Barry Goldwater, R.I.P.
Jude Wanniski
June 1, 1998

 

Memo To: Mark Shields
From: Jude Wanniski
Re: Goldwater’s legacy

I was happy to see you bring a realistic note to the Goldwater eulogy on the Jim Lehrer "NewsHour" on Friday, the day of the Arizona Republican’s death at age 89. The others in the group -- Paul Gigot, Michael Beschloss, Haynes Johnson and Doris Kearns Goodwin -- all made the mistake of saying that Goldwater lived to see the fruits of what he had started. At least you had the good sense to note the difference between Goldwater, the eternal pessimist, and Ronald Reagan, the eternal optimist. Goldwater was a good and honorable man and a decent United States Senator. But his disastrous defeat in 1964 was really the end of something, not the beginning. He taught the conservative ideologues who worshiped him how easy it was to lose big time by being a man of unbending principle. One of his unbending principles at the time was his commitment to a balanced budget, which led him to oppose the Kennedy tax cuts that passed the Congress early in 1964 without significant Republican support. He also took time in 1964 to speak and vote against the Civil Rights Act that ended official apartheid south of the Mason-Dixon line. And you also remember he palled around with General Curtis LeMay, who talked about dropping the Big One on Hanoi. Again, Mark, I’m glad you noted the Reagan tax cuts -- patterned after JFK’s -- as part and parcel of his optimism about the future.

Republicans owe a debt of gratitude to Goldwater because they had to get his kind of kamikaze candidacy out of their system.
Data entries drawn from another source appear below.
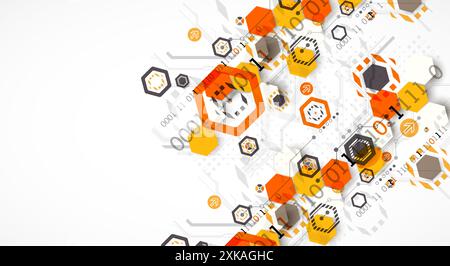 Fond de carte de circuit imprimé abstrait avec des hexagones. Concept de technologie numérique haute technologie. Vecteur dessiné à la main. Illustration de Vecteur
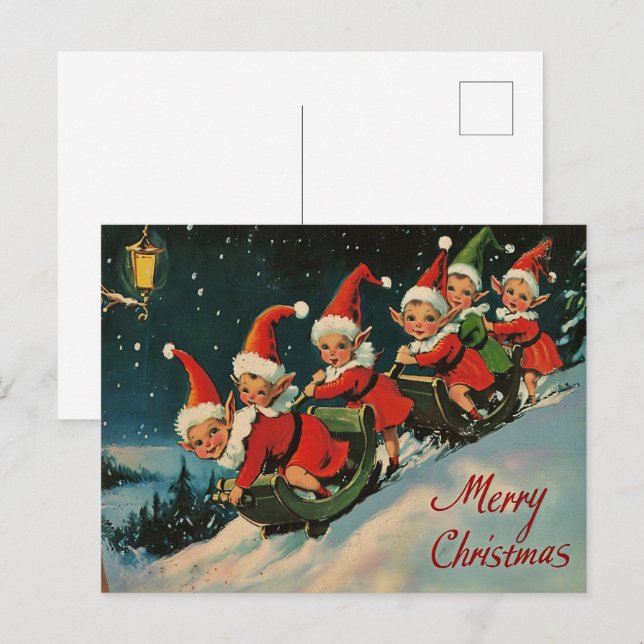 Vintage Retro Christmas: Sledding Elves Holiday Postcard (Front/Back)
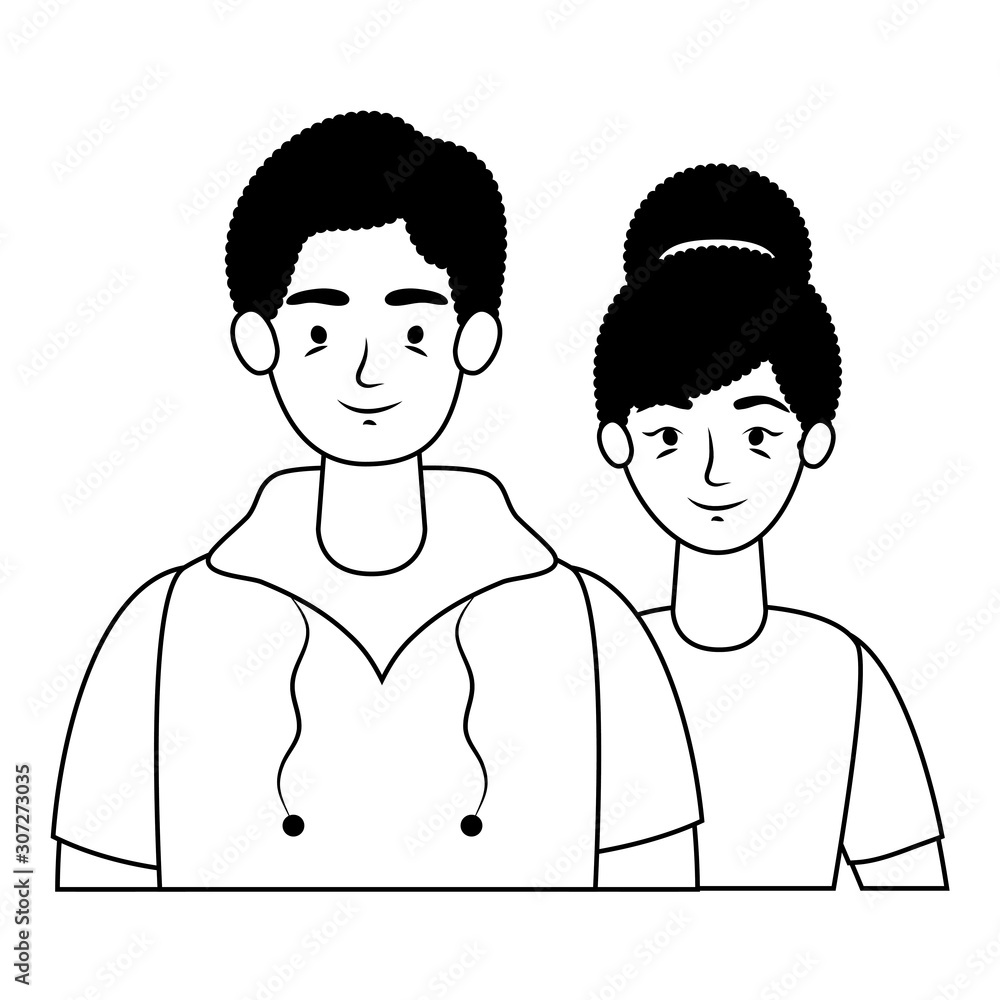 young lovers couple avatars characters young lovers couple avatars characters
We seem to forget that in 1965, it was younger moderates in the GOP who took control from the old buzzards, with men like Gerald Ford, Donald Rumsfeld, and Melvin Laird coming to the fore and preparing the way for Richard Nixon in 1968. With a bit more trial and error, Republicans found Reagan in 1980 and if they can stay off the Goldwater track that continually tempts them, in 2000 they may be smart enough to win the White House and the Congress for the first time since 1952.
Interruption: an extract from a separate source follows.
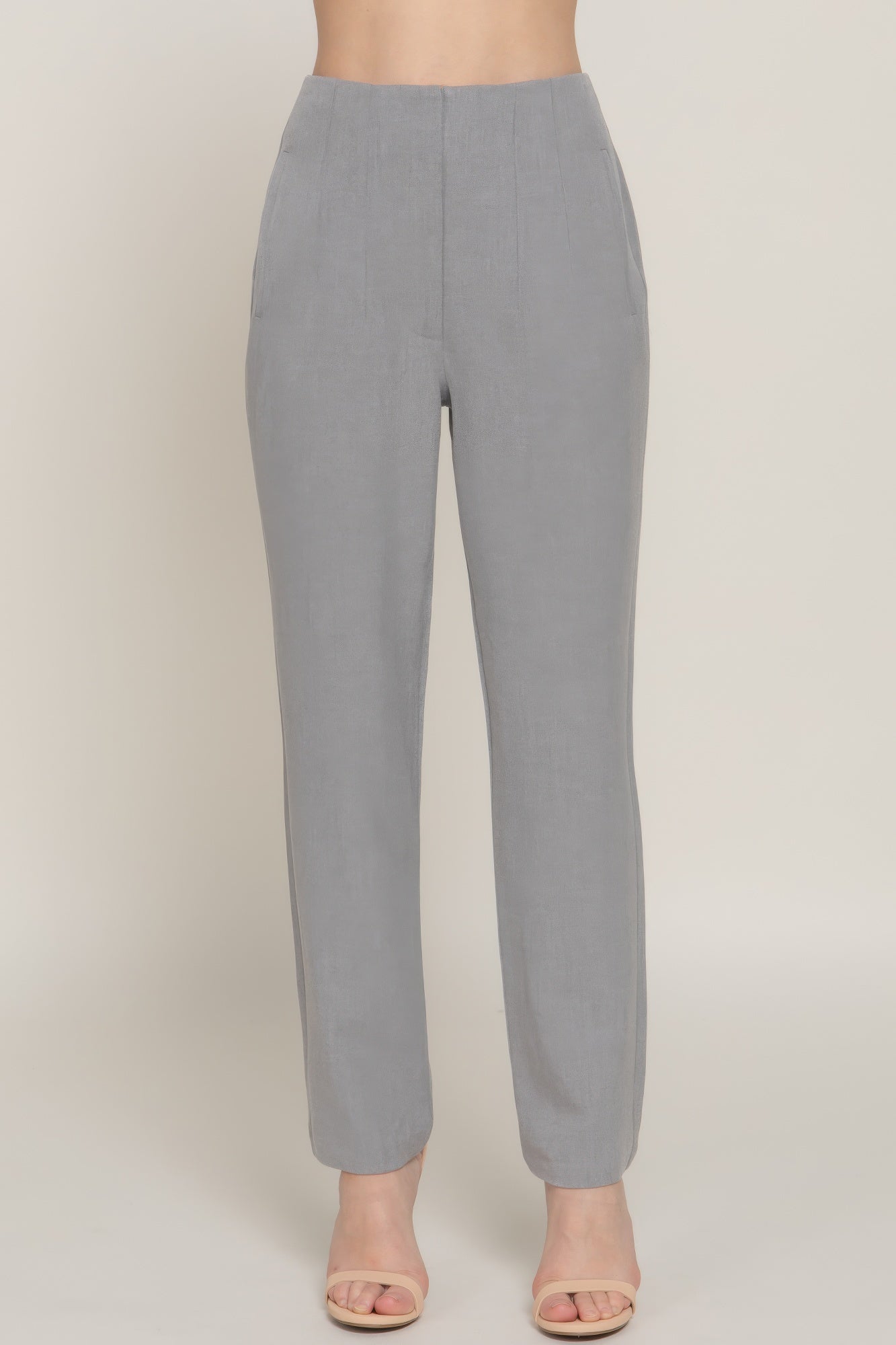Pantaloni lunghi con dettaglio nervatura a vita alta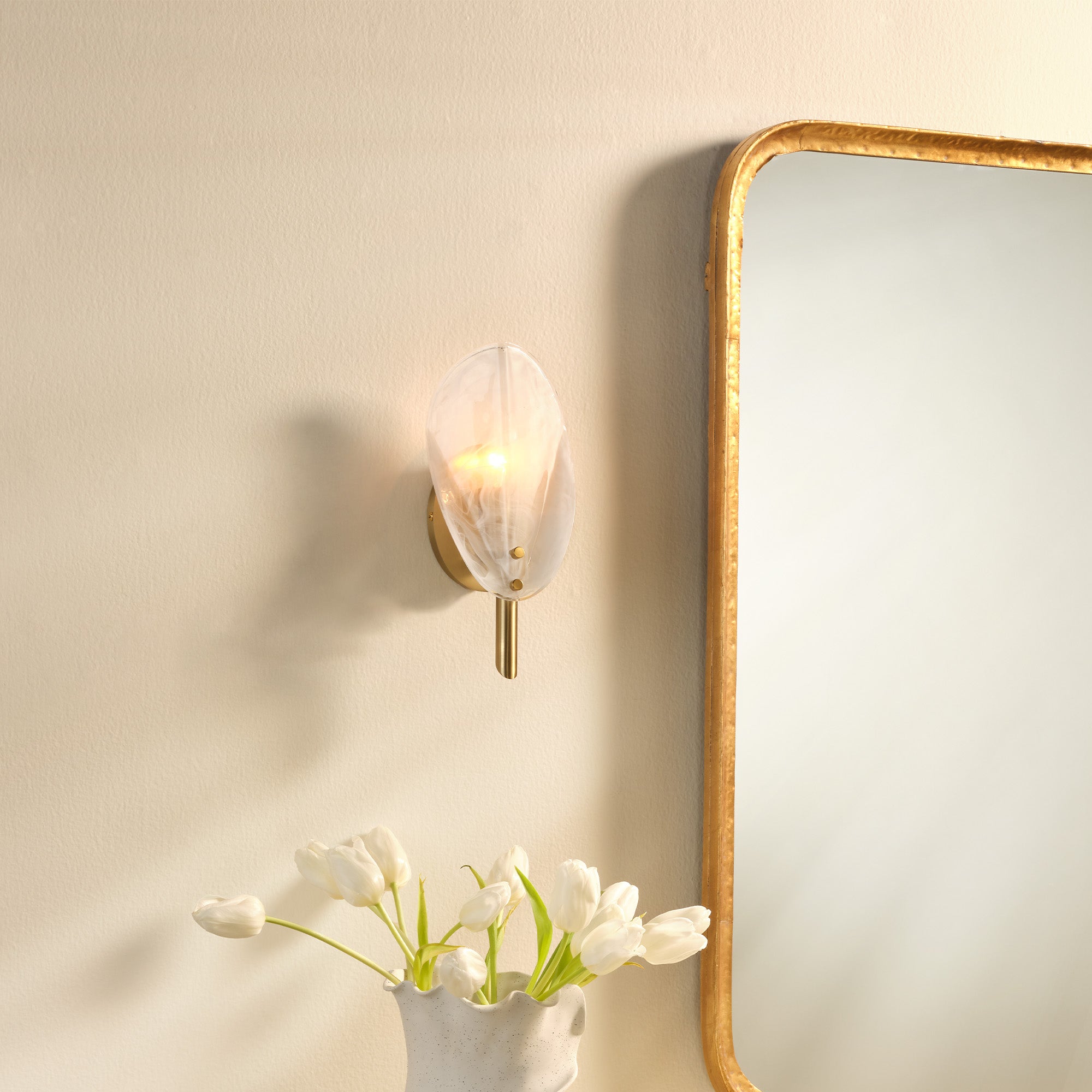 Jamie Young Magnolia White 1-Light Wall Sconce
Although I voted for LBJ in 1964, I did admire Goldwater for his honesty, shooting straight with the voters so they could easily tell they wanted no part of him as President. Extremism in the pursuit of liberty is no vice, moderation in the pursuit of justice is no virtue. The words brought the GOP conventioneers in San Francisco to their feet, but sent the rest of the nation reeling. We all know there is a place for extremists in both parties, but not in the Oval Office. There, we want moderation in the pursuit of just about everything.